全国神社祭祀祭礼総合調査 神社本庁 平成7年



荒見神社

祭神 武甕槌命(たけいかづちのみこと)・別雷大神(わけいかづちのおおかみ)・倉稲魂命(うがのみたまのみこと)
仲哀天皇・応神天皇
本殿 流れ造り、檜皮葺四坪
向拝所 唐破風造り、瓦葺三坪
拝殿 入母屋造り、瓦葺六坪
末社 天満宮(祭神、菅原道真)
   厳島神社(祭神、市杵島姫命)
社務所 入母屋造り、瓦葺一二坪
境内地 五二五坪
由緒
 田井の氏神である荒見神社は、「久世郡神社明細帳」によれば、「明治6年村社ニ被列、同年延喜式内ニ荒見神社記ト決定ノ旨府庁ヨリ達セラル」とあって、明治6年に式内社に確定された。延喜式内社とは、延喜5年(905) 、藤原時平・忠平らが醍醐天皇の命により編さんに着手し、延長5年(927)に完成した『延喜式』巻九・巻一〇の神名帳に登載された神社であるが、荒見神社については、『延喜式神名帳』に久世郡荒見神社と記載されているもので、鎮座地については、城陽市富野荒見田にも荒見神社があり、現在論社となっている。
 いずれの社が式内社であるかということについては、両社が荒見・荒見田という類似する小字に鎮座し、また同郡に所在するうえ、共に五神を祭神として五社明神と通称していることなどから、どちらが式内社であるかの結論は下せない。
 荒見神社の由来は、近世の地誌類である『山城志』によれば、「今佐山村の西、大字田井に荒見の字あり、寛永7年洪水のため社地を失い、今の地に移す」と記されている。旧鎮座地は明らかでないが、伝えるところによれば当社の東南、下津屋に接する小字西荒見とする説がある。

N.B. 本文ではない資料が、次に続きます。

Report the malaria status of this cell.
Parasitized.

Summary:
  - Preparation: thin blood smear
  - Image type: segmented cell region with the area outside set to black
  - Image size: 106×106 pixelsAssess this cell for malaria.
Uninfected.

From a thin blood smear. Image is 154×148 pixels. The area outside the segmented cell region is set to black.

 久御山は江戸時代、三年に一度平年作であればよいといわれるほど、洪水の多発地帯であった。田井を襲った寛永7年(1630) の洪水は、特に被害が大きかったらしく、社寺をはじめ、民家のほとんどが流失したという。土地はその後現在地に移され、寛文4年(1664) の棟札(荒見神社所蔵)に「因正一位五社大明神社皆造宮、寛文四中辰歳大施主当村氏子中」とあって、水害後の造営であることがわかり、そのことは現在の社殿の建築様式からもうかがえる。
神仏習合
 明治維新までの荒見神社は、石清水八幡宮の影響を受けて、神仏習合の顕著な神社であった。安政4年(1857)に作られた「田井村寺社明細帳」には、氏神正一位五社大明神(荒見神社)の項に、「真言宗 無本寺薬師堂 氏神境内にこれ有り候」とあり、また、「氏神御旅所 真言宗地蔵堂」と記されている。
 境内の薬師堂は、梁間二間・桁行五間瓦葺の建物で、神仏分離後は移設・改築されて社務所等になっている。
 また御旅所となっていた地蔵堂は、一間半四方の小さな堂宇であったが、境内は250坪と広く、古老の伝承によると、集落の北辺にあったとされる。神仏分離後に地蔵堂は廃されたが、本尊地蔵菩薩像は円福寺に移安され、地蔵盆等で供養が続けられている。
 なお、荒見神社境内には弘法大師石像が安置されていて、神社に祈願して病気が治った信者が寄進したものと伝えている。
本殿
 寛文4年(1664)に再建された本殿は、獅子の彫刻や、柱・木組に残る極彩色の絵模様は、色彩が僅かに褪せているものの、江戸時代前期の建築様式を今に伝え、唐破風造りの重厚な向拝所と共にすぐれた建造物である。
社標と万葉歌碑
 参道入口の右手に、4mに及ぶ社標が建立されている。「式内荒見神社」と大書した文字は、明治33年12月、正二位勲一等伯爵東久世通禧が揮豪したものである。東久世通禧は三条実美と共に明治維新の元勲で、侍従長をはじめ、元老院・貴族院・枢密院の副議長を歴任し、明治45年1月に没している。また、参道入口の右手脇に平成3年6月に建設された万葉歌碑がある。磨き御影石に「巨椋の入江響むなり射目人の伏見が田井に雁渡るらし」と、「万葉集」巻九に記載される歌詩が刻まれている。歌詩の「田井」にちなんで建立されたもので、久御山町唯一の歌碑である。
宮主と宮座
 戦前まで荒見神社には、宮主・宮座制度があった。宮主の起源は、昔、田井氏の本家が五社大明神社を創建したと伝え、後になって本家が三社を守り、二社の祭祀権を黒川氏と田井氏分家に委任したという。
 秋祭りの宵宮(10月8日)には、本家から栗・柿・鏡餅・玄米を合計二〇貫匁(七五キロ)と鯛・鯉を神饌として供えた。九日の本祭は二基の神輿が出て賑わっていたが、洪水で神輿を失ってからは、参道の人口に大提灯と、村の入口に高張提灯を掲げる程度の祭りに変っている。戦後、荒見神社の祭礼は、宮主・宮座から総代に替わり、祭祀運営を司どっている。